A photograph of a colored eye hangs across the room from a sculpture of a bronze skull. Rows of stark white heads on spikes stand next to a concrete arm climbing through wire. These and other works of art currently at the Handwerker Gallery give a glimpse of college life through an artist’s eyes.
Showing the range of graduating students’ artistic talents, the 2010 Senior Student Art Show will be at the Handwerker Gallery through Sunday. The exhibit includes work from students in the art and the cinema, photography and media arts departments.
Seniors were allowed to submit four pieces to be considered for the show. Professors in the art department then reviewed the submissions and chose which pieces were going to be featured.
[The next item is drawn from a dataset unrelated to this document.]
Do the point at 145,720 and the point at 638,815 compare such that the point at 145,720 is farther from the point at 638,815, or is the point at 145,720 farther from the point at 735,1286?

Senior Kristina O’Connor was chosen to curate the exhibit and found, as part of her job, the underlying themes in the pieces. She said there was an intense emphasis in this year’s work on the artists’ personal reflection.
“One [theme] is about identity and the human desire to relate to the world around them,” she said. “There were a lot of autobiographical pieces, but there were also pieces that explore the human form through the physicalness of the body. There was this reaching out for identity and self in the piece.”
One of the pieces in particular that explores personal image is “36 Heads,” a sculpture created by senior art major Alyia Bettman. The piece shows 36 casts of the artist’s head placed on top of metal poles. Bettman said the piece is meant to be a portrait of herself, an interesting image of how she sees herself.
“The piece is very bold,” she said. “It is just [focusing on] the boldness and the clean lines. It talks about the way that I would like to carry myself, my head.”
Sophomore Liam Curley, a writing major, visited the gallery Monday. He said he was struck by the fact that students created these pieces.
“These are my peers, and they’re making art like this,” he said. “It’s impressive just to see what my generation can produce and how they choose to express themselves.”
Of all the pieces, Curley said he was most interested in a series of photographs by Nils Hoover called “States of Space.” The pictures show realistic images of people walking through the streets, unfocused as though they are lost in their own world of thought. Curley said works like these are what stood out to him in the exhibit.
“It’s interesting to think that there is art in that,” he said. “That is the hardest thing — to look at a couch or a basement or trucks parked against a wall and see art there.”